*About this task*
Please render the data below as a JSON list of strings with one string per line, skipping blank lines. Leave the pictures out of your answer.

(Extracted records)
══════

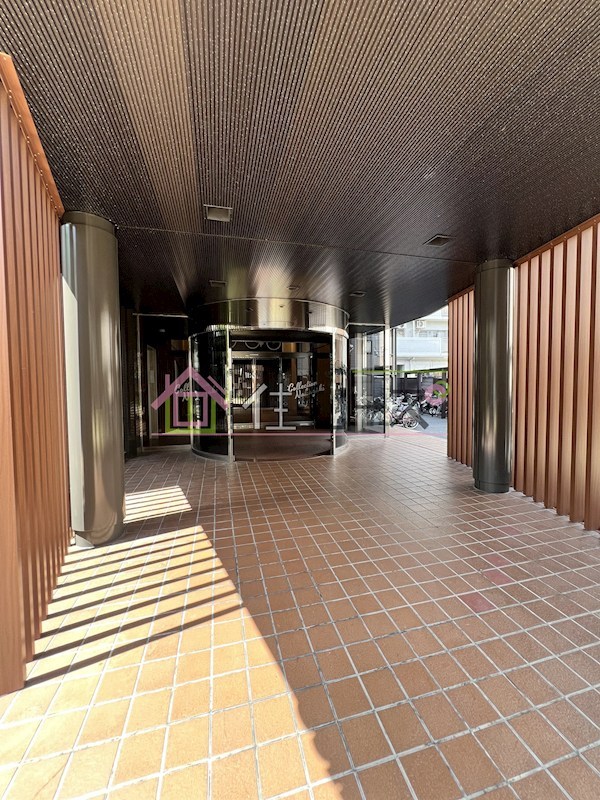 FM　Nakazaki　Ⅰ その他1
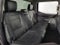 2023 Toyota Tundra SR5 4D CrewMax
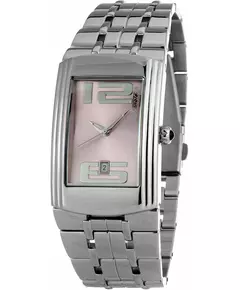 Унисекс Часы CHRONOTECH CT7017B-02M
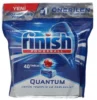 قرص ماشین ظرفشویی فینیش کوانتوم 40 عددی Finish 40Tablet 1582976818lfd11p123x 8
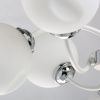 Люстра на штанге De Markt Вита 220013406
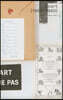 Ecart 1969-1980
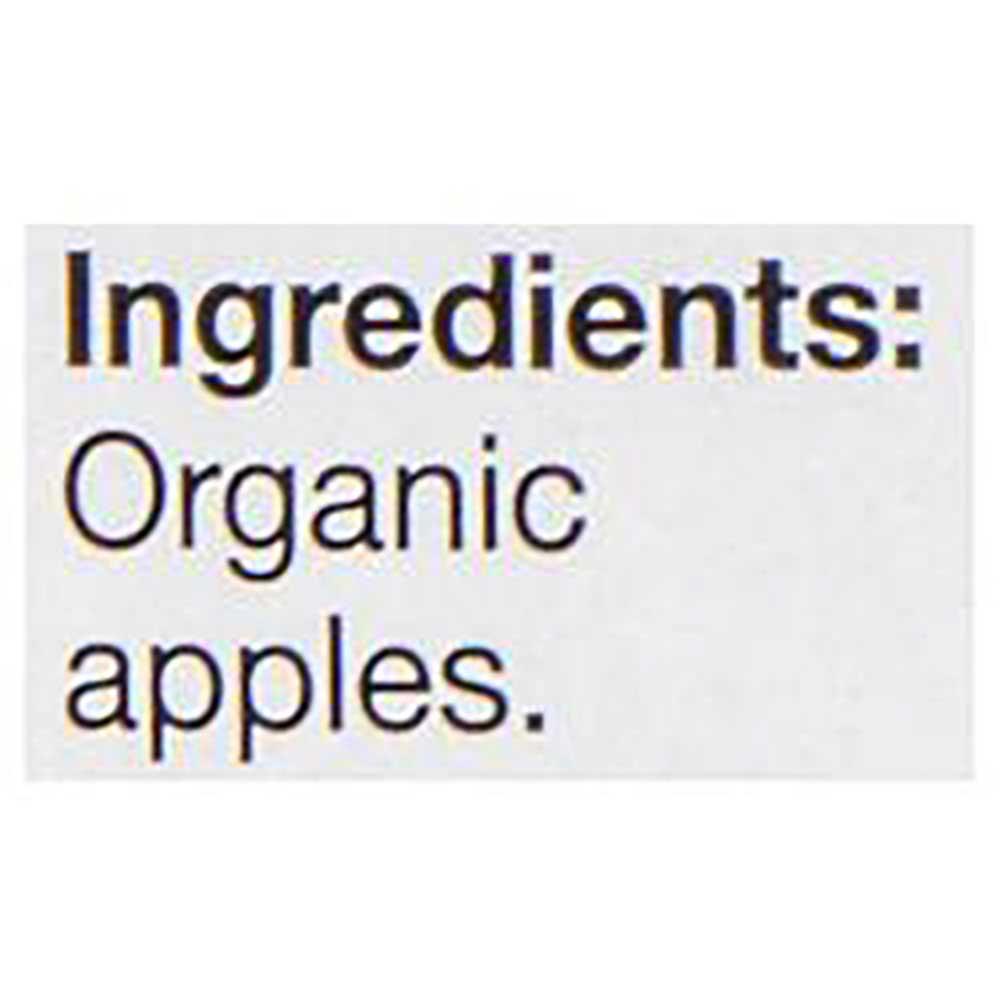 Product gallery 4112668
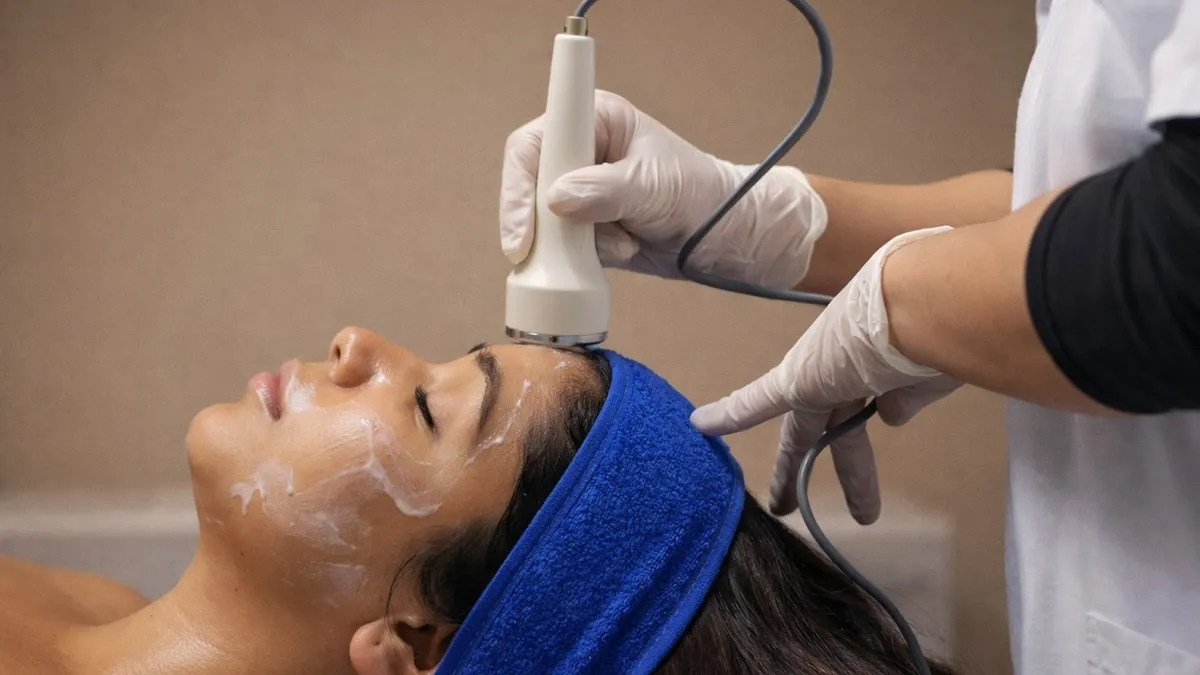 MNRF Treatment Cost in Chennai: A Complete Guide (2026)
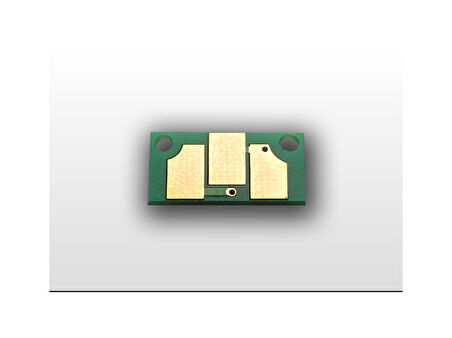 CHIP KM 2400 – SARI  2430 2450 2500   (4,5 K)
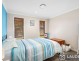 132 Heron Road, Old Bar NSW 2430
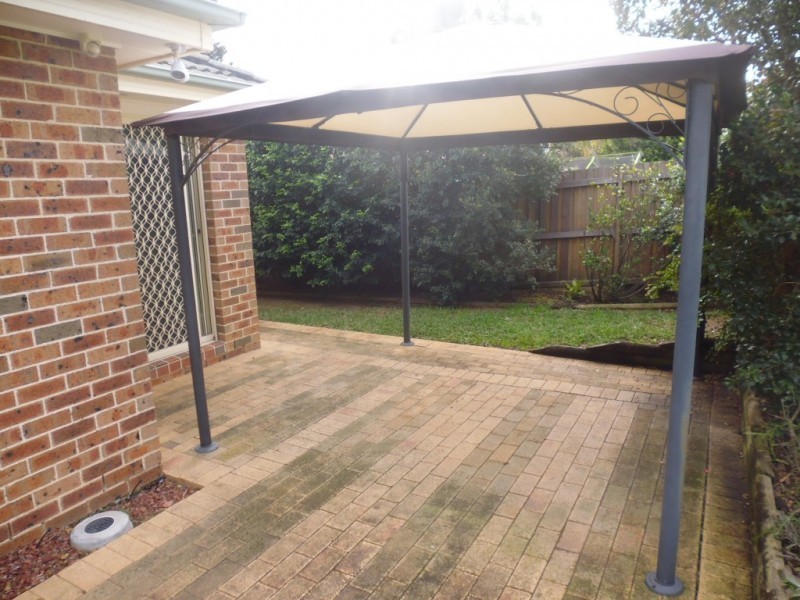 31a Vella Cres, Blacktown NSW 2148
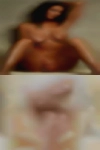 Local hot sexy milf hookup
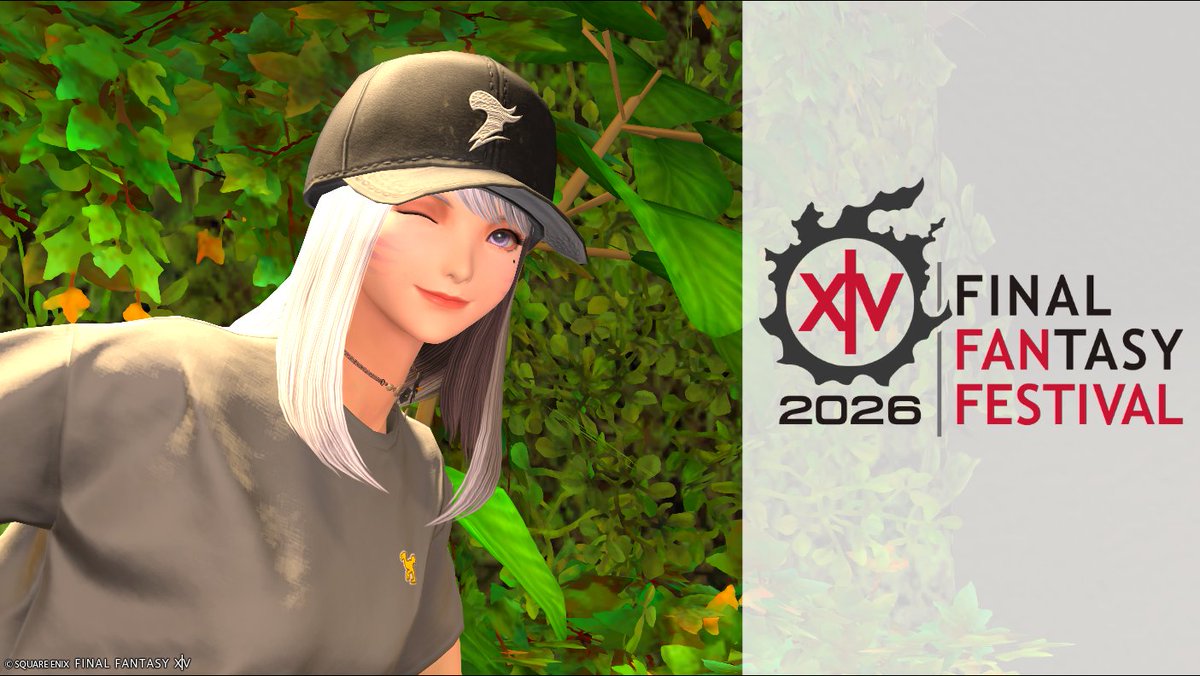 kiyora_n's tweet photo. 昨夜も無事に #VELENIA_FF14 を営業する事が出来ましたぁ🎶
いつもありがとうございます🙇‍♀️
皆と過ごせる時間👥色々な話が出来る事🗣️
本当に嬉しくて🥰それが私の活力の源になってます🤗
これからも火曜日の夜に🌙
そっとアナタに寄り添える時間があります様に🙏
お礼はこの下に繋げて行きますね💌 https://t.co/XLFJGDAbX9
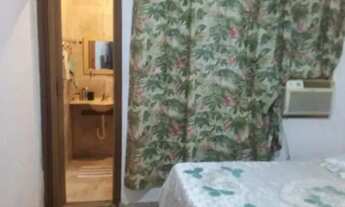 Imagem 4: Imóvel para venda tem 200 metros quadrados com 3 quartos em Taquara - Rio de Janeiro - RJ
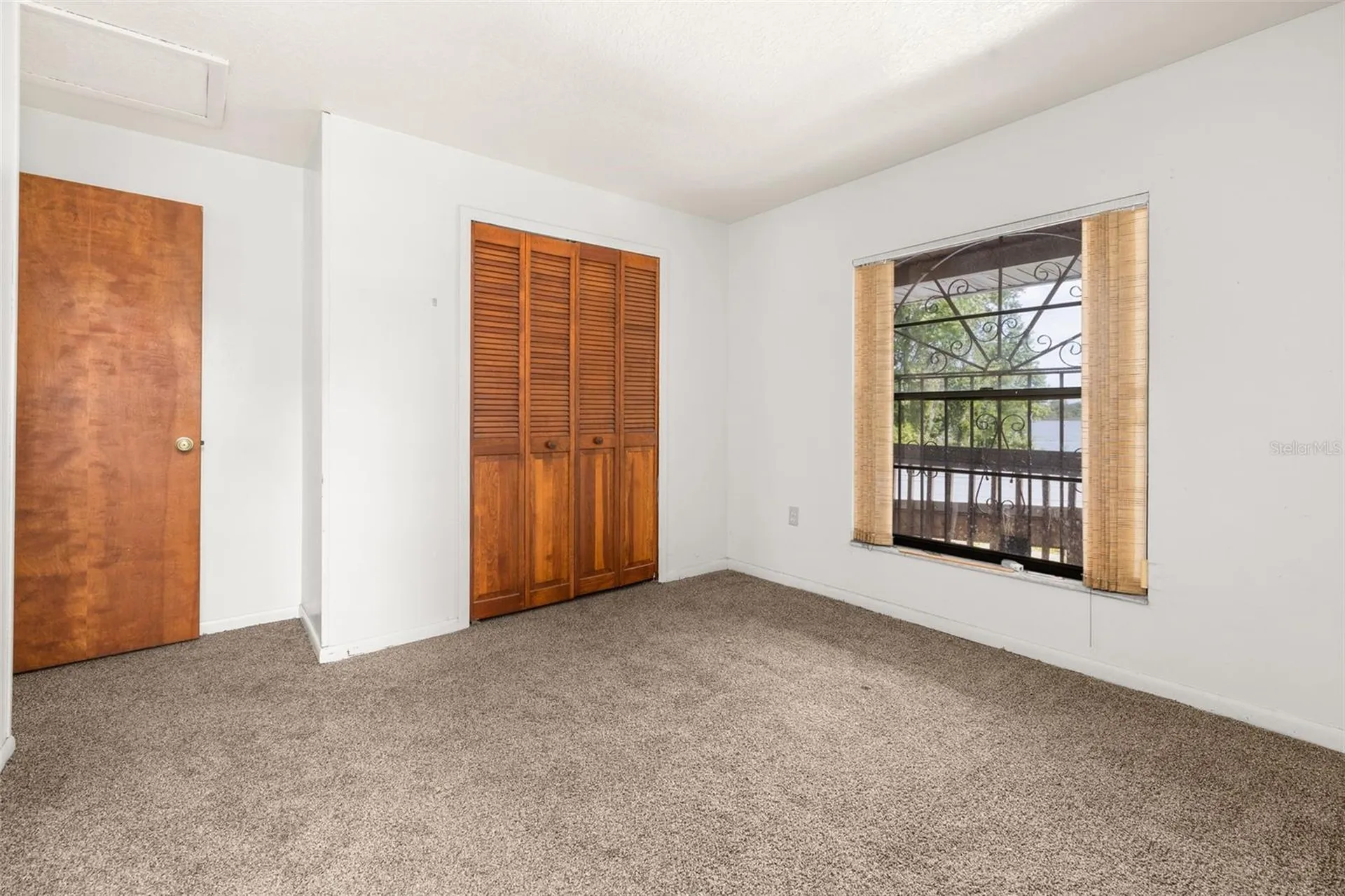 4981 Lake Cecile Drive Kissimmee FL 34746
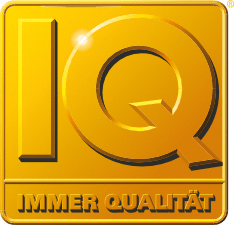 IQ
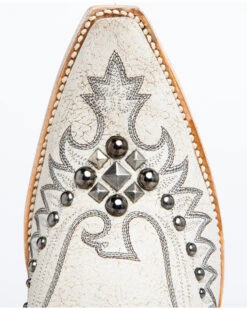 Idyllwind Women's Trouble Western Boots - Snip Toe -Ariat || Corral || Dan Post Store 2000295826 100 P6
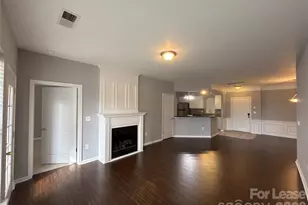 14335 San Paolo Ln, Charlotte, NC 28277 - Photo 7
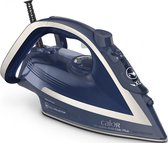 Bol.com Calor Ultragliss Anti-Calc Plus FV6830C0 - Strijkijzer - 2800W aanbieding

══════

*Answer space*
[
  " FM　Nakazaki　Ⅰ その他1",
  " 2023 Toyota Tundra SR5 4D CrewMax",
  " Унисекс Часы CHRONOTECH CT7017B-02M",
  " قرص ماشین ظرفشویی فینیش کوانتوم 40 عددی Finish 40Tablet 1582976818lfd11p123x 8",
  " Люстра на штанге De Markt Вита 220013406",
  " Ecart 1969-1980",
  " Product gallery 4112668",
  " MNRF Treatment Cost in Chennai: A Complete Guide (2026)",
  " CHIP KM 2400 – SARI  2430 2450 2500   (4,5 K)",
  " 132 Heron Road, Old Bar NSW 2430",
  " 31a Vella Cres, Blacktown NSW 2148",
  " Local hot sexy milf hookup",
  " kiyora_n's tweet photo. 昨夜も無事に #VELENIA_FF14 を営業する事が出来ましたぁ🎶",
  "いつもありがとうございます🙇‍♀️",
  "皆と過ごせる時間👥色々な話が出来る事🗣️",
  "本当に嬉しくて🥰それが私の活力の源になってます🤗",
  "これからも火曜日の夜に🌙",
  "そっとアナタに寄り添える時間があります様に🙏",
  "お礼はこの下に繋げて行きますね💌 https://t.co/XLFJGDAbX9",
  " Imagem 4: Imóvel para venda tem 200 metros quadrados com 3 quartos em Taquara - Rio de Janeiro - RJ",
  " 4981 Lake Cecile Drive Kissimmee FL 34746",
  " IQ",
  " Idyllwind Women's Trouble Western Boots - Snip Toe -Ariat || Corral || Dan Post Store 2000295826 100 P6",
  " 14335 San Paolo Ln, Charlotte, NC 28277 - Photo 7",
  " Bol.com Calor Ultragliss Anti-Calc Plus FV6830C0 - Strijkijzer - 2800W aanbieding"
]